El año pasado el mundo celebró el año Darwin, autor de la Evolución de las especies, paradigma de la necesidad de adaptación al medio para la propia subsistencia. Debo evolucionar, crecer, expandirme, darme a la vida para hacerla más plena. El prefacio de mi existencia queda atrás para dar paso a nuevos capítulos para los que debo estar abierto, so pena de parecer un viejo Talgo en la vía de la Vida. Llegará un día, espero lejano, en que el epílogo será la parte de la obra por concluir, con una mirada nostálgica a un pasado que fue y no volverá pero, entretanto, me permito abrazar mi evolución, mi presente y mi futuro, con ilusión, sin falsas añoranzas.

sábado, 20 de marzo de 2010

La historia, cuna de las técnicas más avanzadas

No sé si os pasará lo mismo pero, últimamente, han coincidido diversas conferencias, escritos, artículos, libros y demás, entronizando la modernidad y las nuevas técnicas a la hora de gestionar personas, de conocer y guiar emociones, dirigir organizaciones, negociar, etc.

Oímos que las neurociencias están revolucionando nuestro entorno y parecemos olvidar que ya Descartes, en el siglo XVII, hipotetizaba sobre la función de la Glándula Pineal y su implicación en la conducta humana; Ramón y Cajal en el XIX ganaba el Nobel por su contribución al conocimiento del Sistema Nervioso con su Teoría Neuronal, …Sorprende ver que hay autores que parecen situar la eclosión de estas disciplinas en épocas recientes cuando la realidad es que se remontan a épocas pretéritas.

Otro de los aspectos curiosos es observar como se le da al Coaching la etiqueta de nueva tecnica de introspección y mejora de la persona, cuando ya la Mayéutica Socrática, allá por 450 A.C, invitaba a los discípulos a bucear dentro de sí en la búsqueda del conocimiento y la mejora.

¿Qué decir de la Inteligencia Emocional de Goleman y su tremendo parecido con….el sentido común?

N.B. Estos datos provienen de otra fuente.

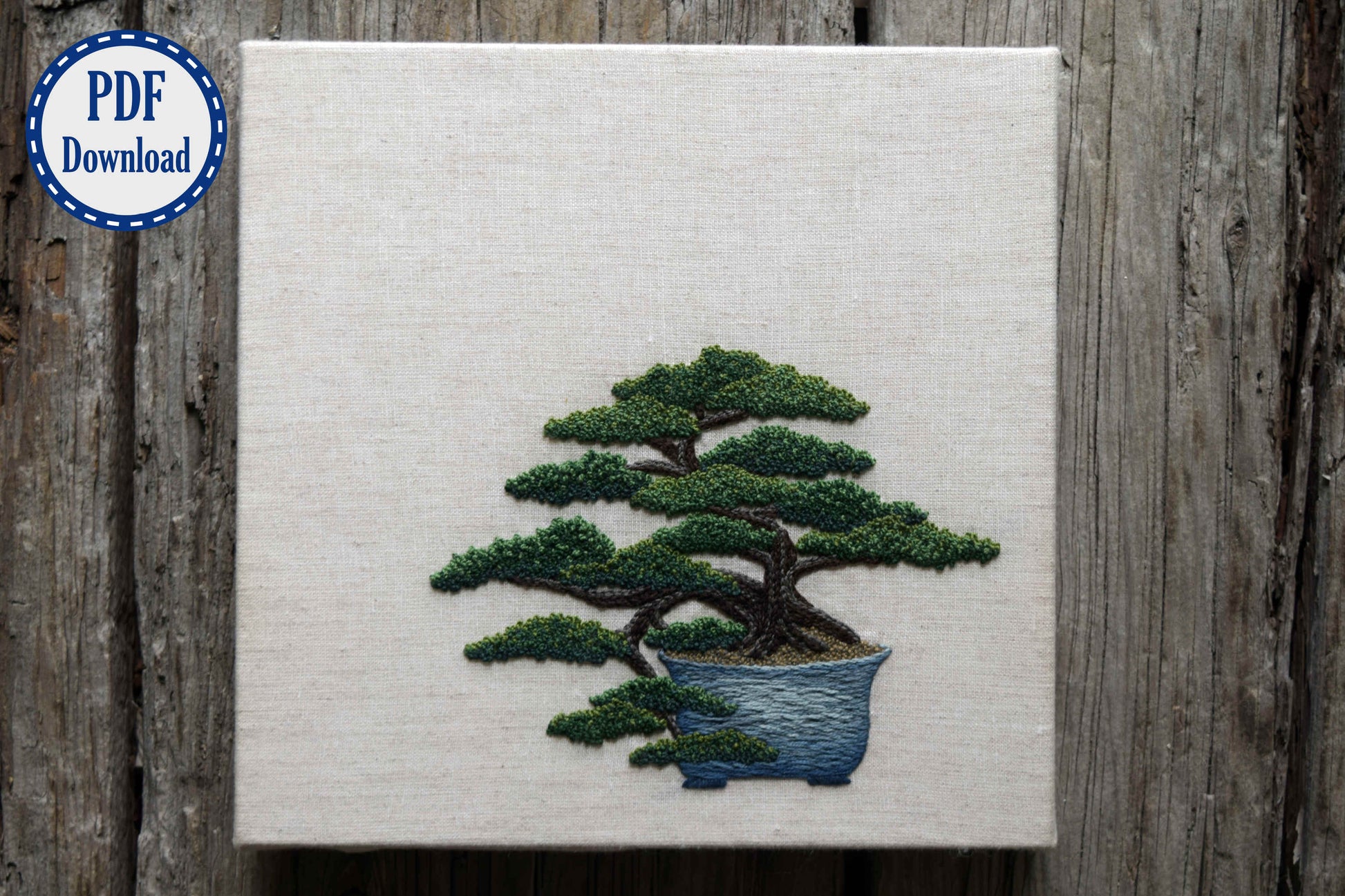 Japanese bonsai tree embroidery pattern. PDF download badge in corner.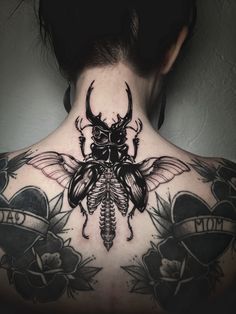 the back of a woman's neck with a beetle tattoo on it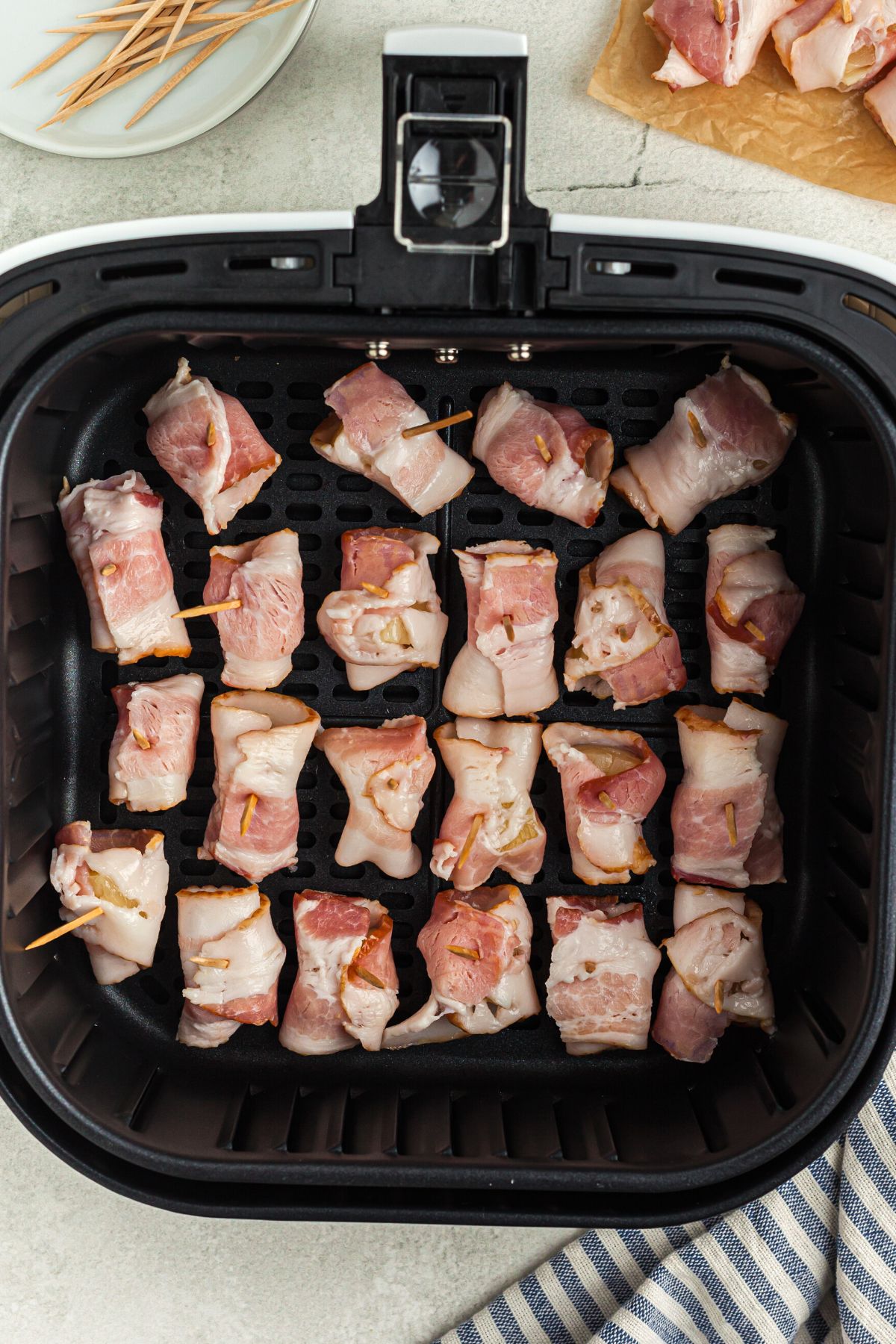 Bacon wrapped pineapple bites in the air fryer basket before being air fried.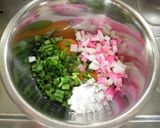 A picture of step 1 of Rolled Omelette with Kamaboko Fish Cakes and Green Onions for Lunchboxes.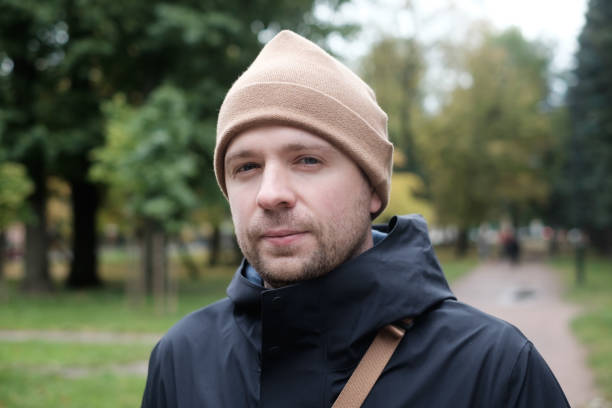 istock Young caucasian man looking at camera standing at the park 1412765641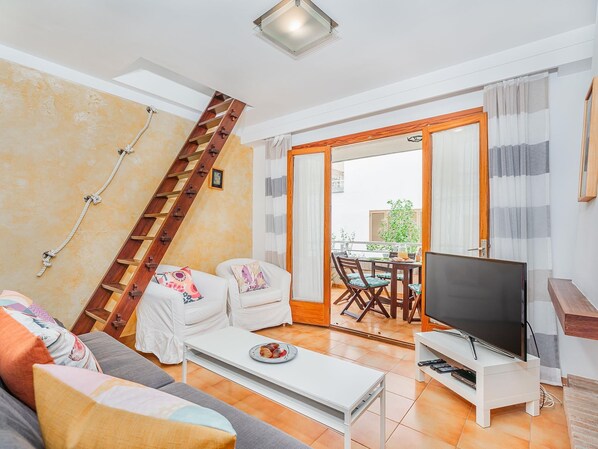 A living room with a sofa, a coffee table, a TV, and a staircase.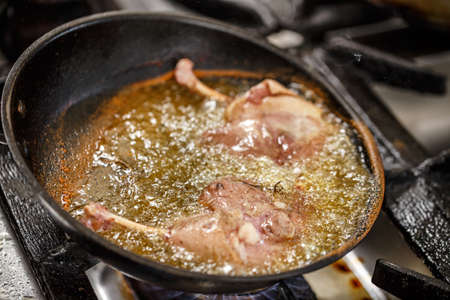 Duck leg roasted in a panの写真素材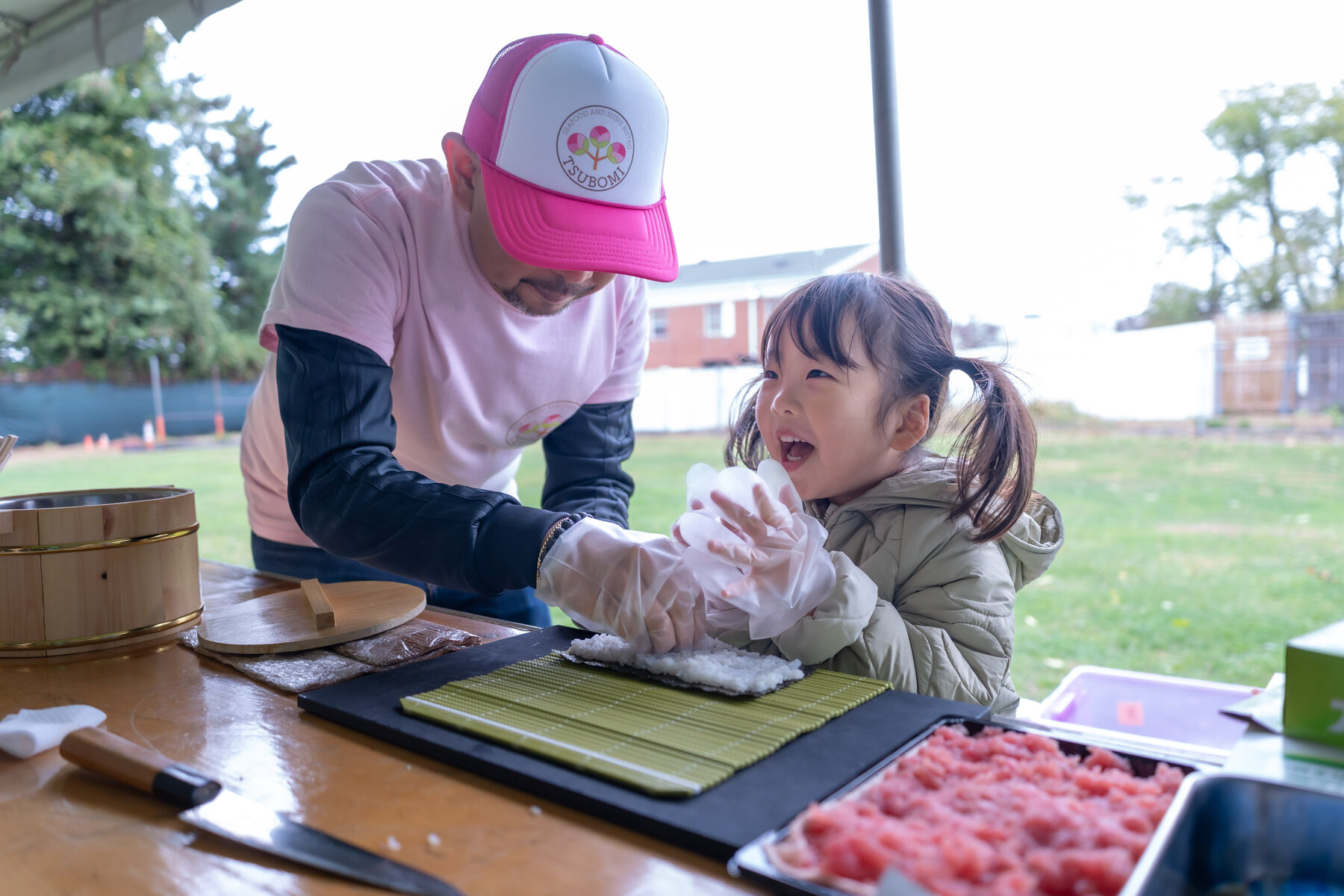A child making hand-rolled sushi at last year's bazaar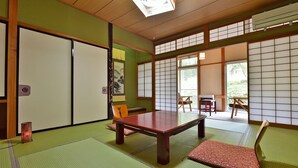A traditional Japanese room with tatami flooring, a low wooden table, sliding doors, and large windows. - Tajimakan (Takayama)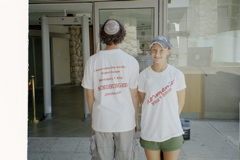 Nathan and Jordana pose with Norman's shirts
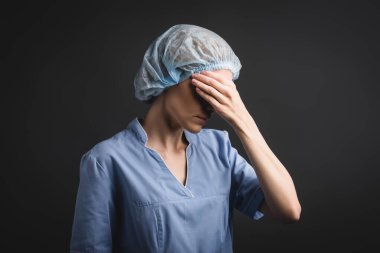 Tıbbi şapkalı yorgun hemşire koyu gri renkli gözlerle izole edilmiş.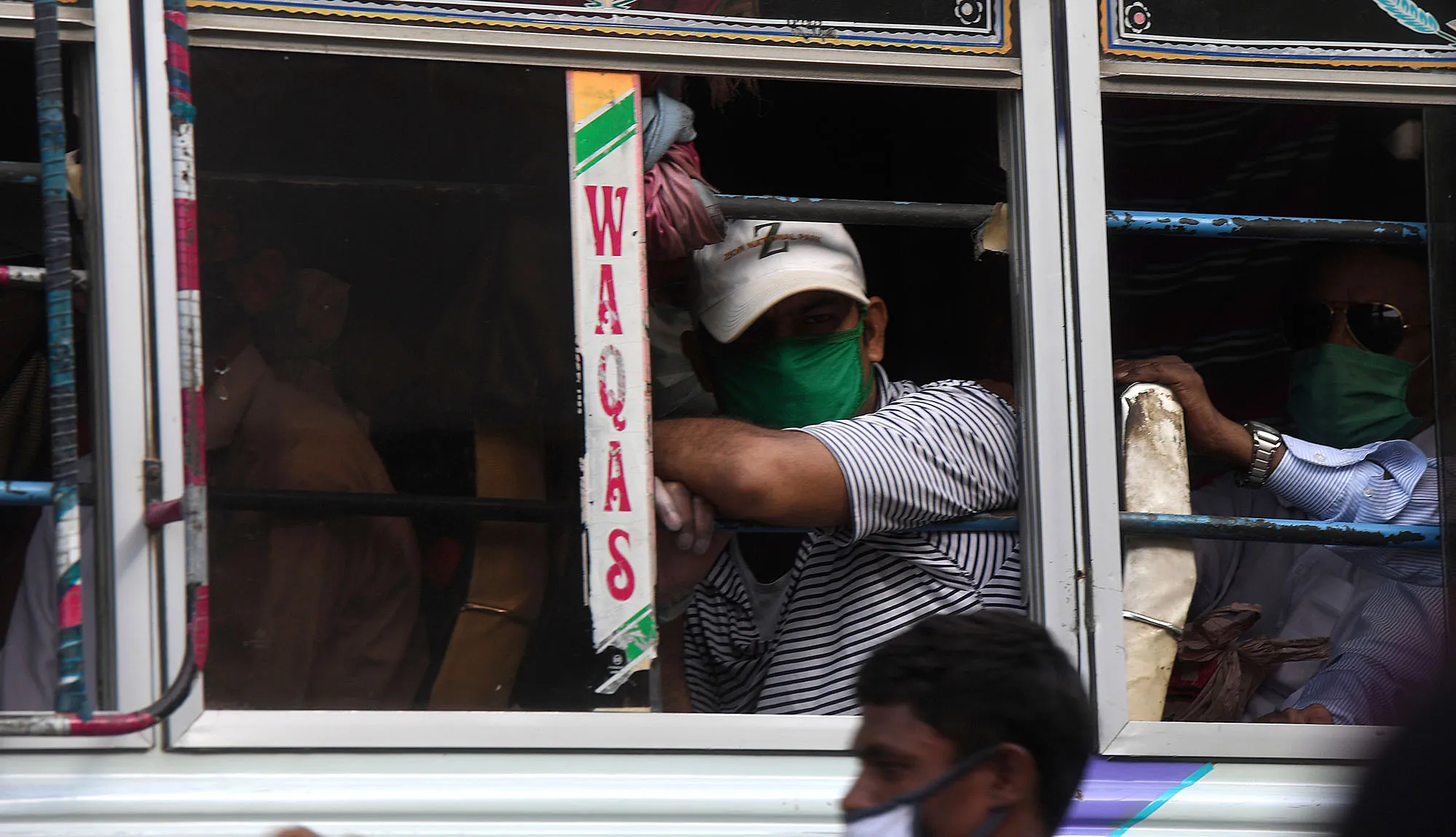 Passengers wear face masks&nbsp;on a bus in Karachi on June 8.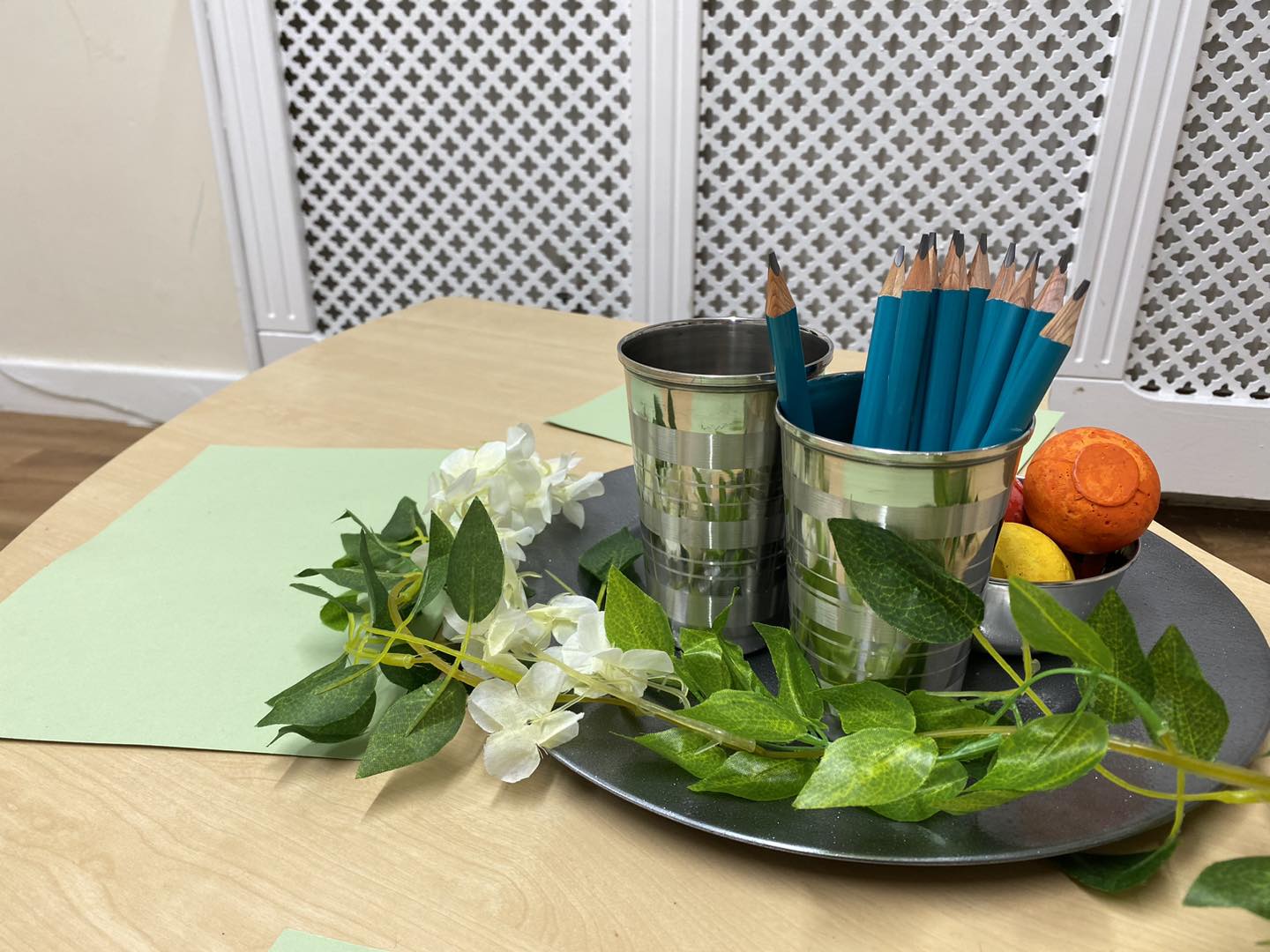 Metal cups hold sharpened teal pencils and small colored balls, arranged on a dark tray with artificial green leaves and pale-green papers atop a light wood table in front of a white lattice radiator cover.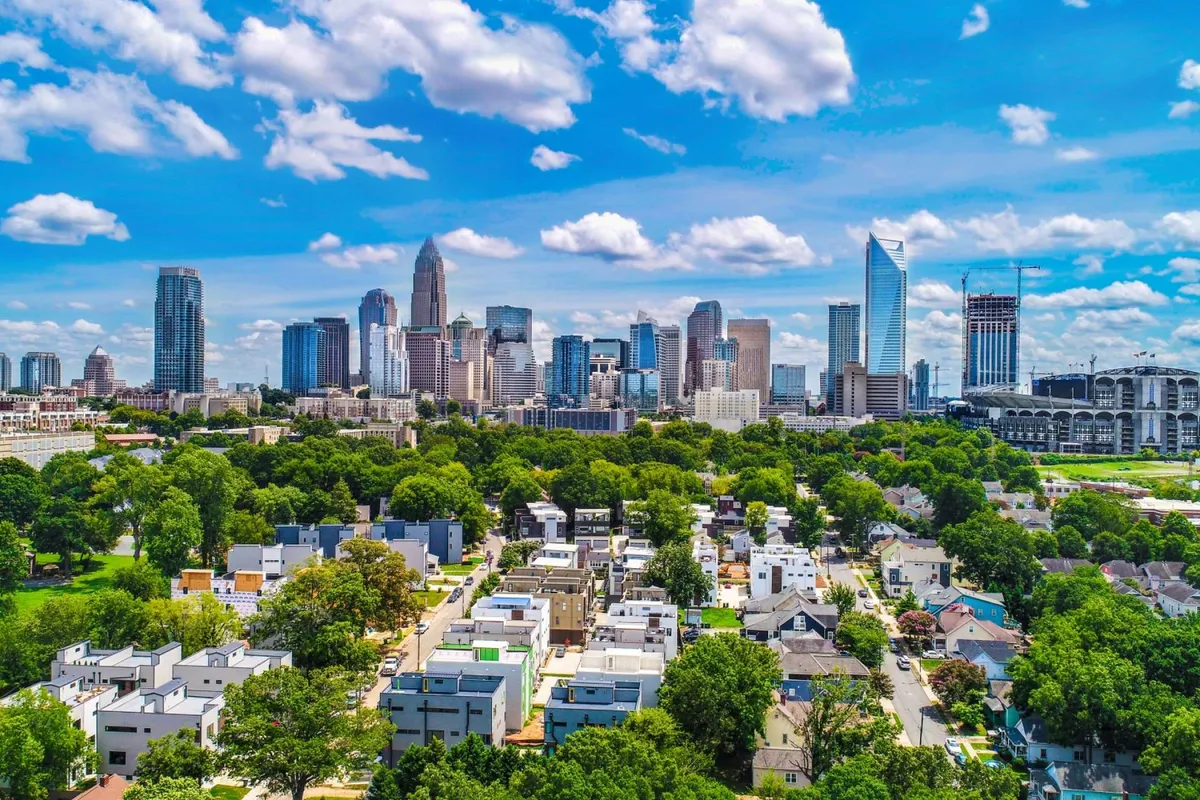 This image captures a sweeping city skyline in the background, with lush green parks and residential neighborhoods in the foreground. The urban setting is dynamic, offering a glimpse into both the energetic city life and accessible nature, reflecting local amenities and community environment.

Da la impresión de lo nuevo tenga que ser, forzosamente mejor y que sea por ello por lo que se catalogue de novedoso aquello que bebe de la sabiduría de nuestros antepasados, cuando no es simple y llanamente, una puesta al día con terminología actual. Cada vez me mueve más a la reflexión el ver que vivimos en una continua búsqueda de soluciones a los mismos problemas, acabando en el mismo tipo de soluciones que aparecen a la luz de distintas modas recurrentes.

Podemos leer textos griegos en los que constataremos como las inquietudes de "los mayores" respecto a “los jóvenes”, tenían tintes muy parecidos a los actuales y que, comprensión, atolondramiento, sacrificio o respecto por los mayores, eran aspectos que también preocuparon a civilizaciones que parecieron más cultivadas que la nuestra.